4.1. Introduction

The study of linear classifiers with supervised training has a long history. As early as 1936, Fisher's discriminant had already laid the groundwork for statistical pattern recognition. Later, Rosenblatt's perceptron (1956) was the first neural classifier proposed; it shares many similarities with the learning techniques used in the support vector machine developed by Vapnik [358] and in an earlier paper by Boser, Guyon, and Vapnik [33].

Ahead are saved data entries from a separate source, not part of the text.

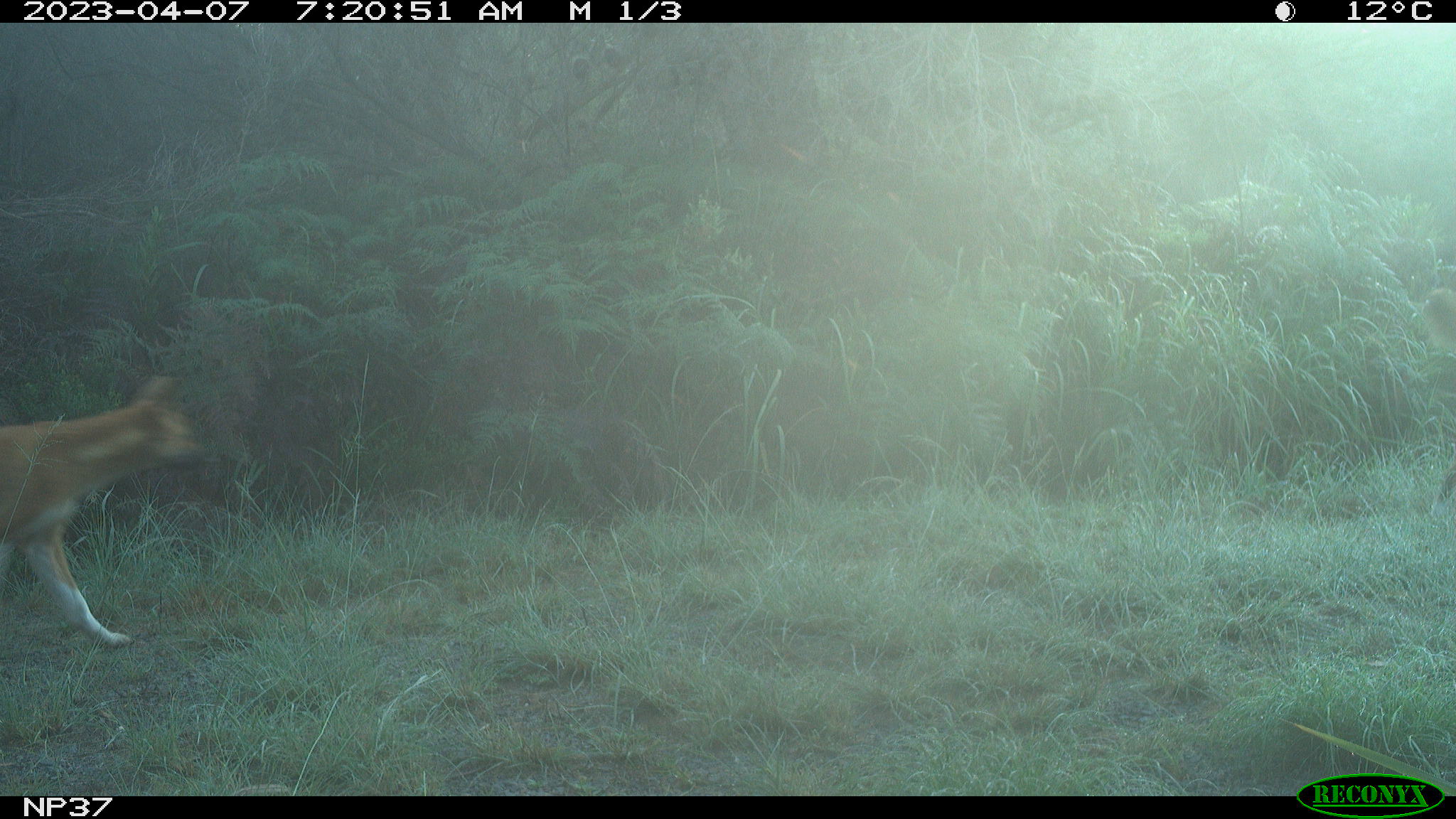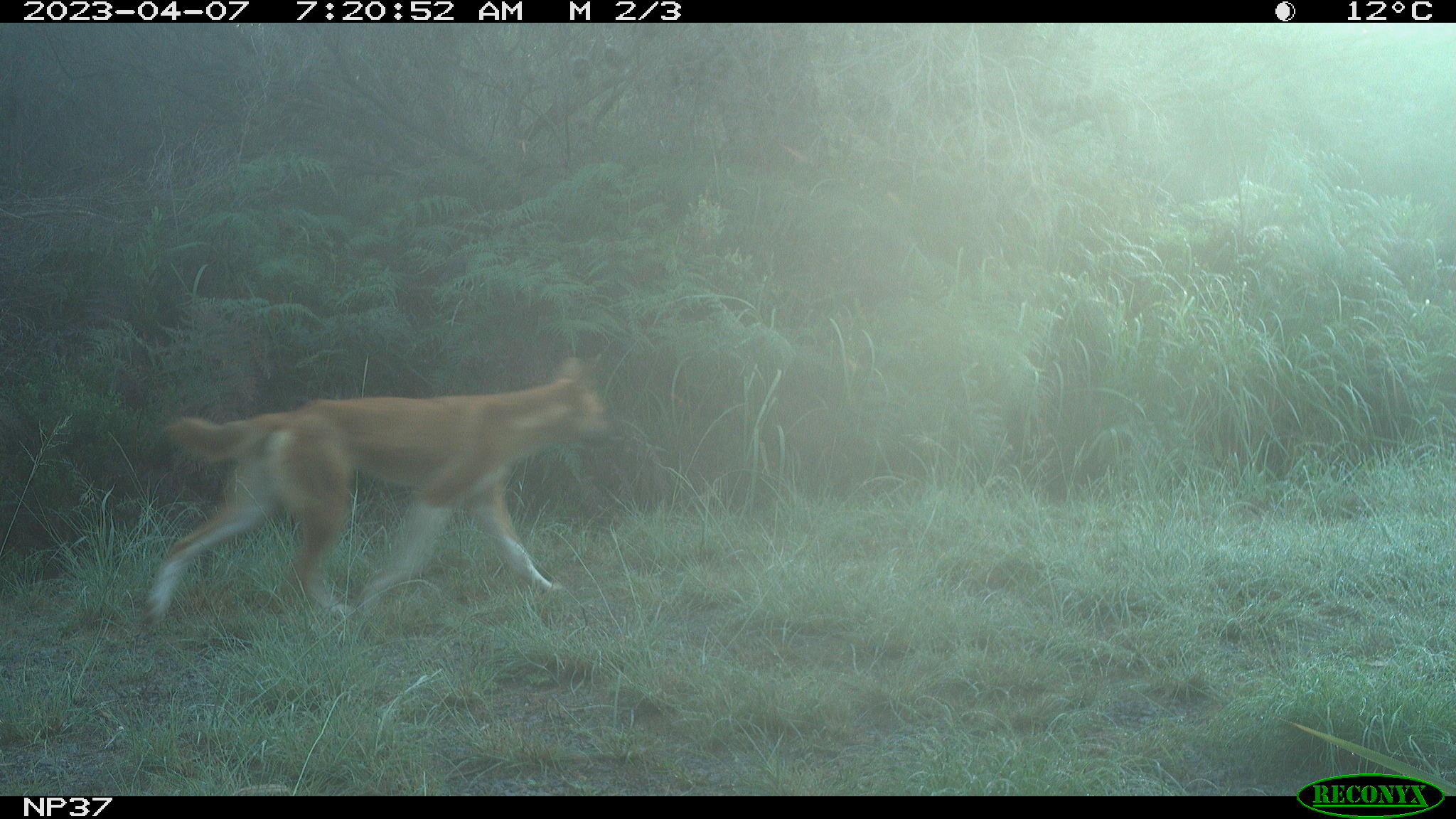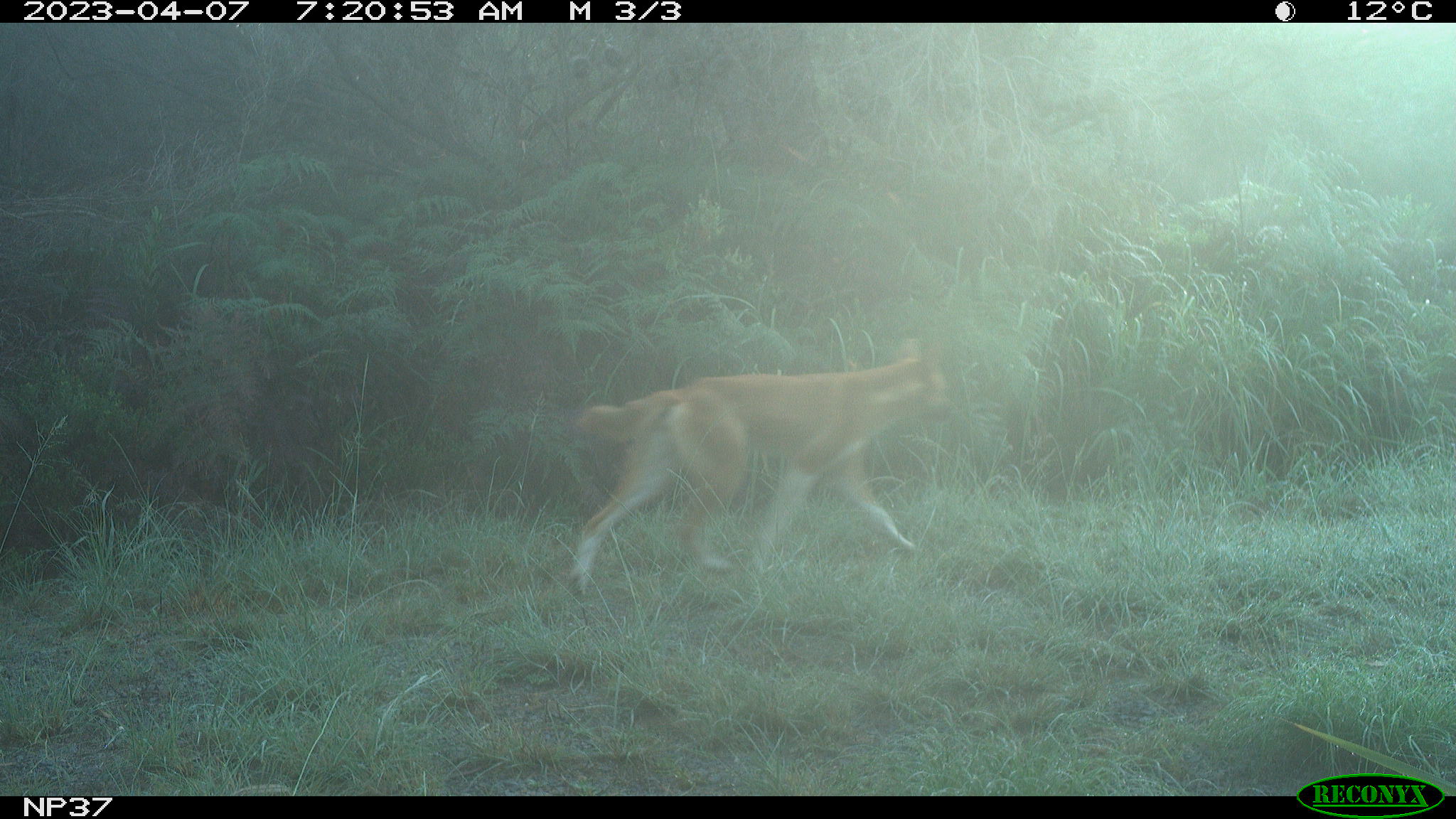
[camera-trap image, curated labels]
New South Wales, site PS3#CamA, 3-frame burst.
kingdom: Animalia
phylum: Chordata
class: Mammalia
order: Carnivora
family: Canidae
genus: Canis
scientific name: Canis familiaris dingo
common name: dingo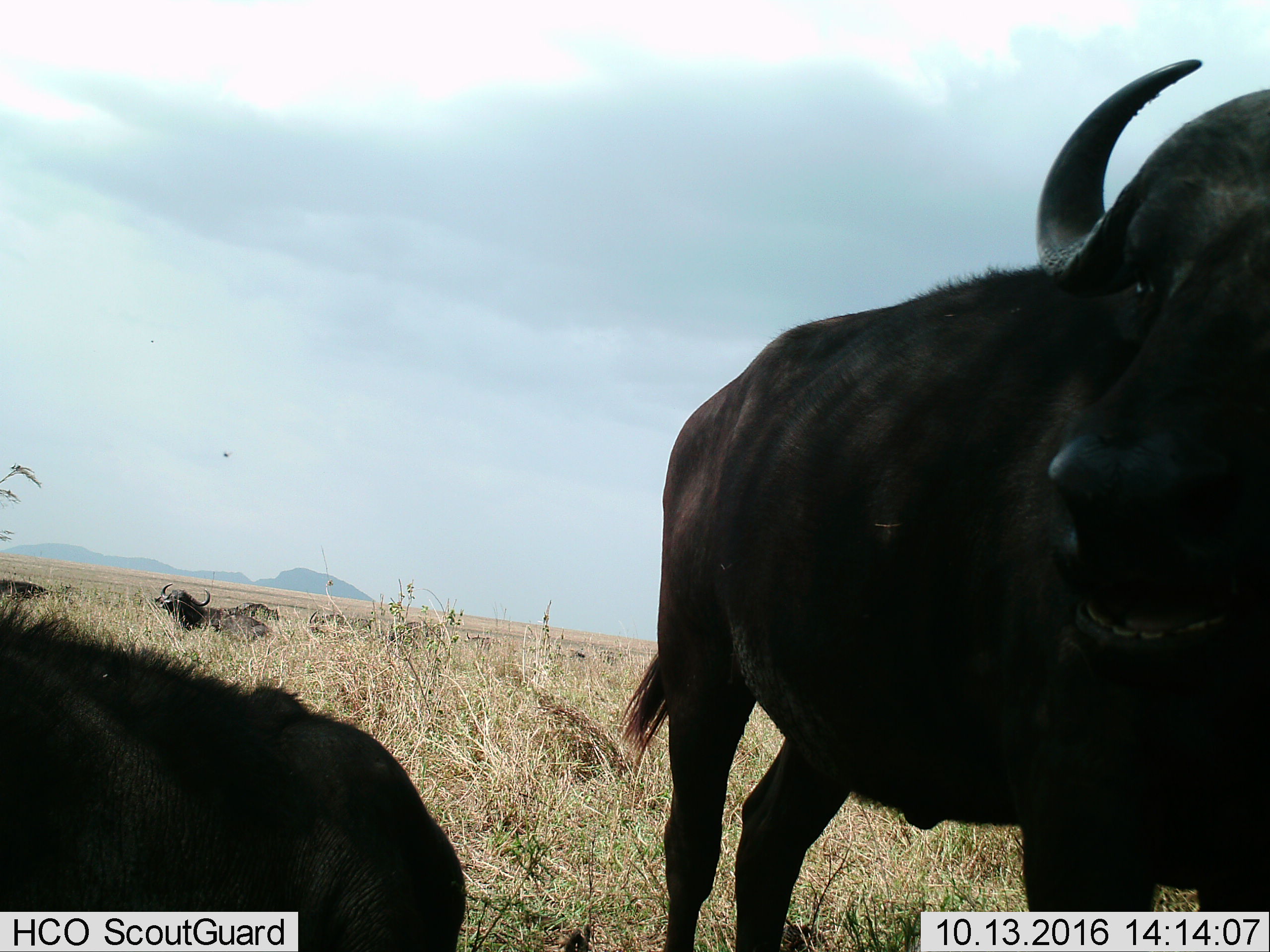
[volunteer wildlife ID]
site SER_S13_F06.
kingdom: Animalia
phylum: Chordata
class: Mammalia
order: Artiodactyla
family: Bovidae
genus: Syncerus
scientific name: Syncerus caffer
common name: african buffalo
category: buffalo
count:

Section 4.2 begins by introducing a simple two-class classifier, then goes on to derive the least-squares classifier and the classical Fisher discriminant linear analysis. The decision boundary of the least-squares classifier and the Fisher classifier is dictated (i.e., supported) by all of the training data. In contrast, in Section 4.3, the decision boundary of the support vector machine (SVM) hinges on a specially selected set of training data that serve as support vectors. In a linear SVM, some "important" training data are considered as support vectors that are divided into two groups—one group for each class. The objective of the SVM is to maximize the minimal separation margin of these two groups of support vectors. A notion of fuzzy SVMs is proposed to cope with training data that are not linearly separable. The notion of margin of separation is conveniently replaced by a new notion of fuzzy separation region. Mathematically, slack variables are introduced so that linearly separable constraints can be relaxed. To further enhance the SVM's classification capability, nonlinear kernels are adopted in Section 4.5. The use of nonlinear kernels leads to more general and flexible nonlinear decision boundaries. For more in-depth treatment of SVMs for pattern classification, readers are referred to these references [40, 55, 257, 337].